• **Brief**
Keep the pictures out of the copy and print all the entries below exactly.

(Data records)
[Start of Attachment]

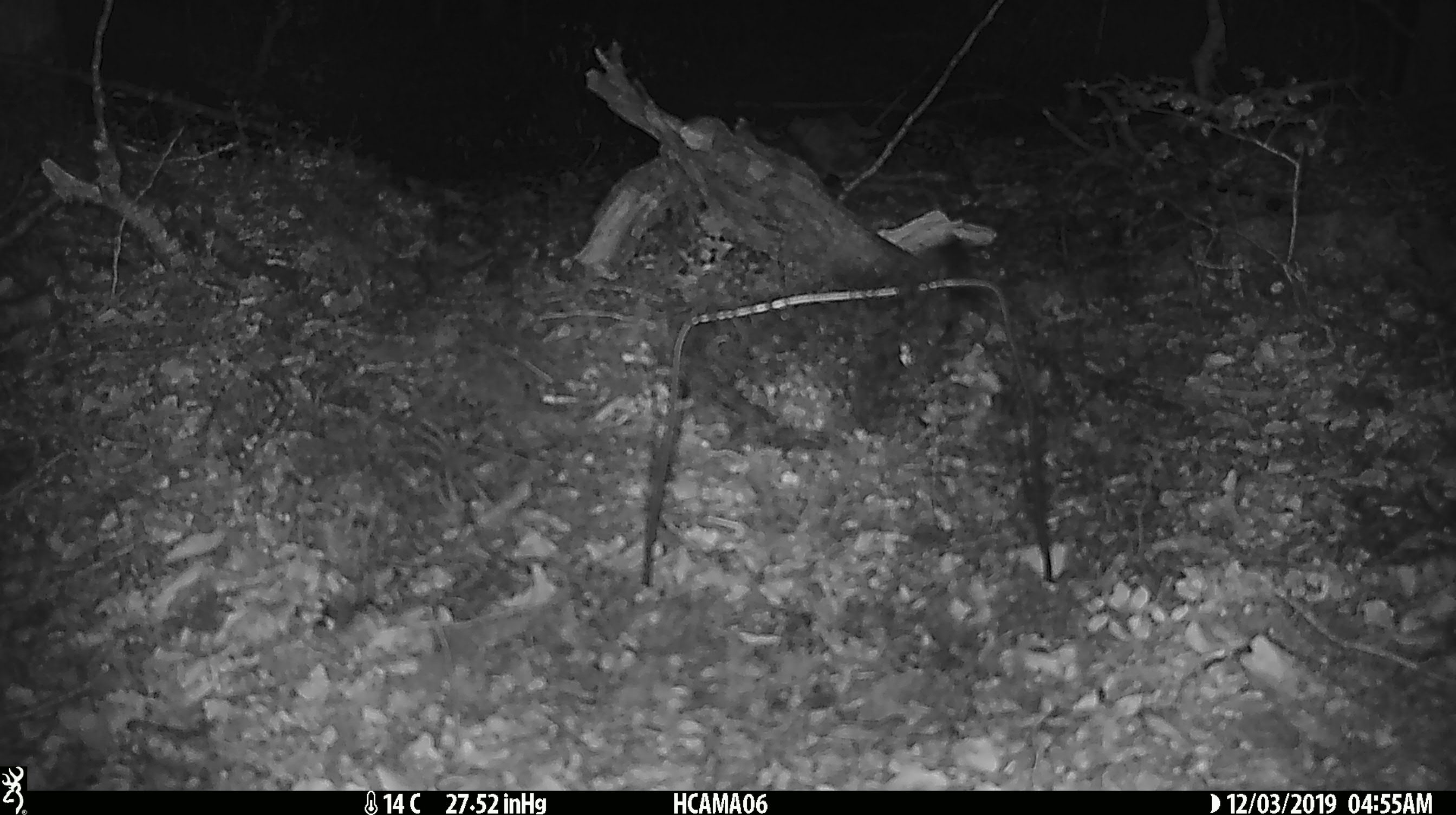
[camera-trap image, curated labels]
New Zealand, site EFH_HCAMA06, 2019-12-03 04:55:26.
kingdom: Animalia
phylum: Chordata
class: Mammalia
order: Rodentia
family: Muridae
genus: Mus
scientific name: Mus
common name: mouse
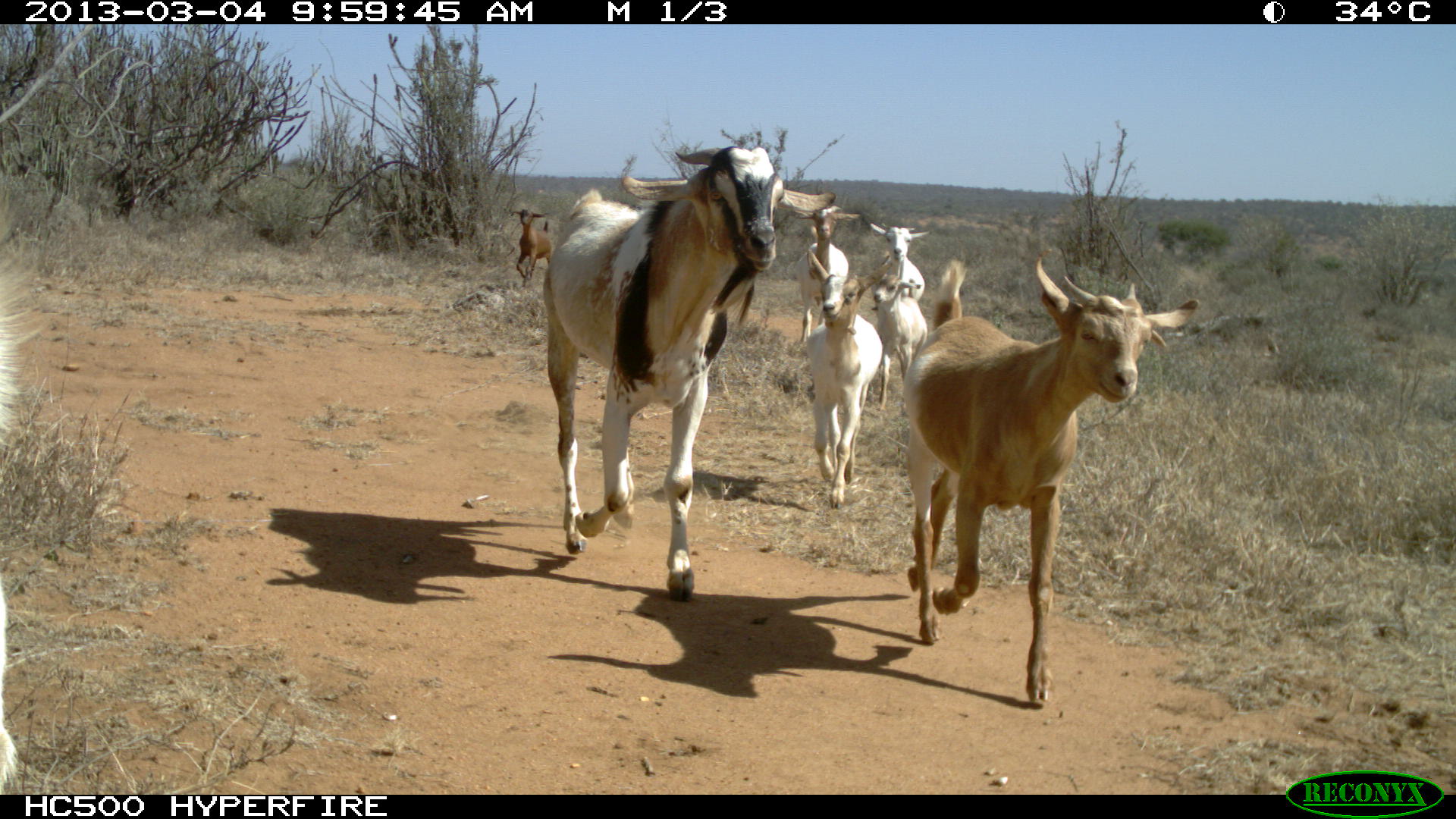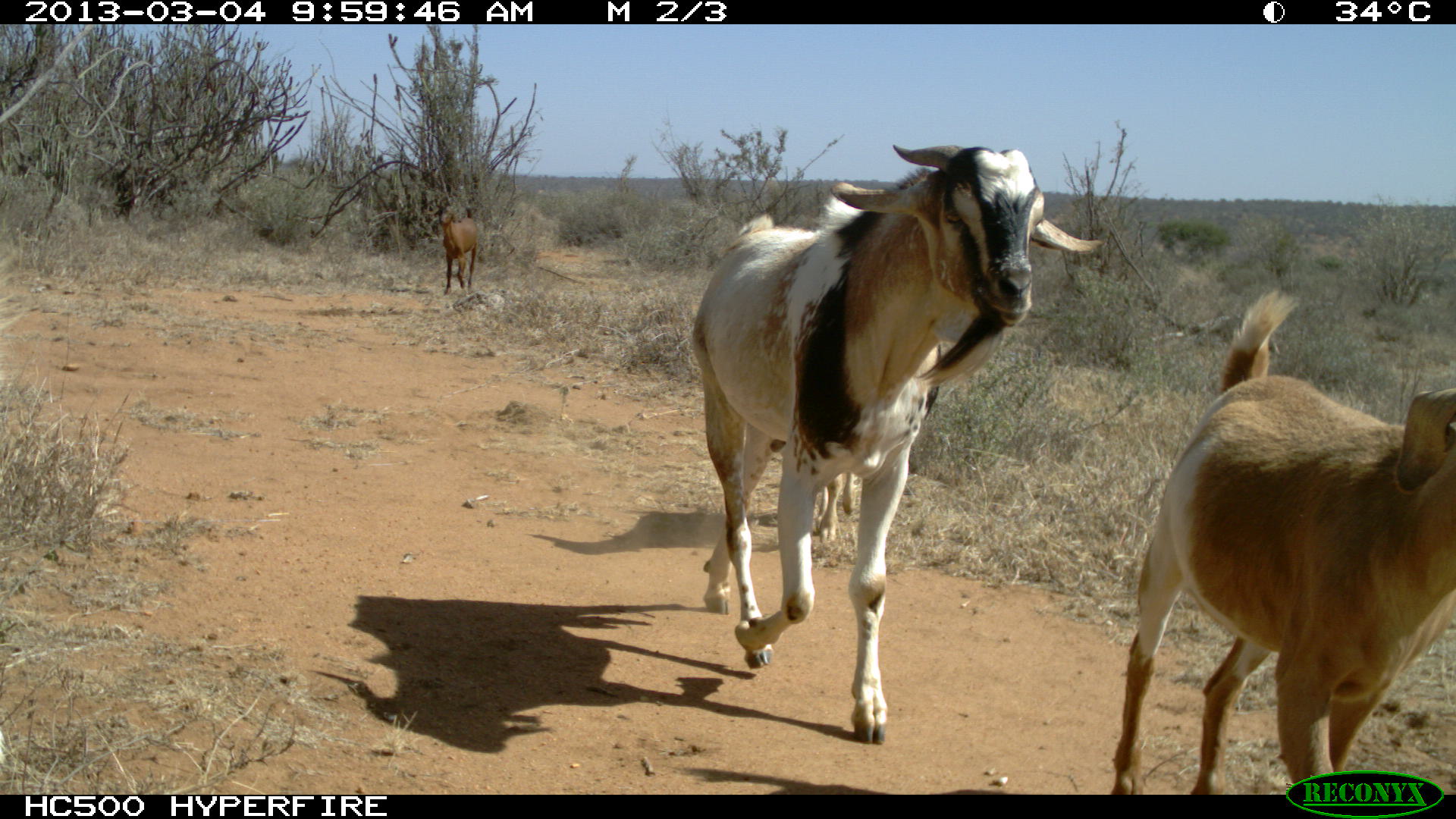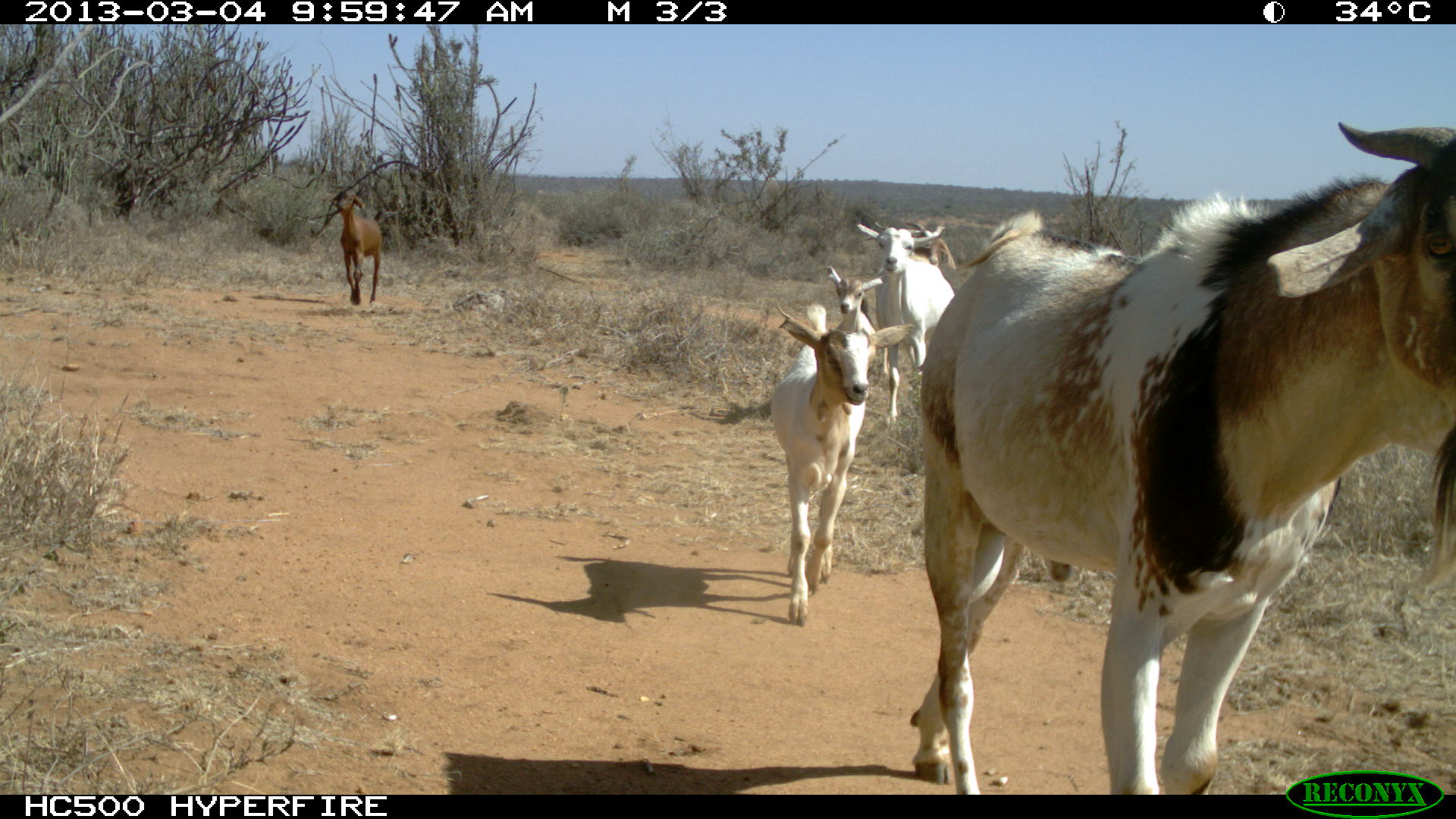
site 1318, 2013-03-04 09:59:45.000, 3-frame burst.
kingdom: Animalia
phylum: Chordata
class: Mammalia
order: Artiodactyla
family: Bovidae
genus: Capra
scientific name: Capra aegagrus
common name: wild goat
Capra aegagrus (wild goat), count 16.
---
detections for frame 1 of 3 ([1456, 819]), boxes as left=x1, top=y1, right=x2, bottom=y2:
capra aegagrus: left=897, top=259, right=1201, bottom=708; left=540, top=143, right=836, bottom=603; left=803, top=248, right=889, bottom=505; left=788, top=205, right=858, bottom=349; left=868, top=270, right=927, bottom=410; left=868, top=222, right=924, bottom=351; left=511, top=208, right=551, bottom=287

[End of Attachment]

• **Response to this task**
[camera-trap image, curated labels]
New Zealand, site EFH_HCAMA06, 2019-12-03 04:55:26.
kingdom: Animalia
phylum: Chordata
class: Mammalia
order: Rodentia
family: Muridae
genus: Mus
scientific name: Mus
common name: mouse
site 1318, 2013-03-04 09:59:45.000, 3-frame burst.
kingdom: Animalia
phylum: Chordata
class: Mammalia
order: Artiodactyla
family: Bovidae
genus: Capra
scientific name: Capra aegagrus
common name: wild goat
Capra aegagrus (wild goat), count 16.
---
detections for frame 1 of 3 ([1456, 819]), boxes as left=x1, top=y1, right=x2, bottom=y2:
capra aegagrus: left=897, top=259, right=1201, bottom=708; left=540, top=143, right=836, bottom=603; left=803, top=248, right=889, bottom=505; left=788, top=205, right=858, bottom=349; left=868, top=270, right=927, bottom=410; left=868, top=222, right=924, bottom=351; left=511, top=208, right=551, bottom=287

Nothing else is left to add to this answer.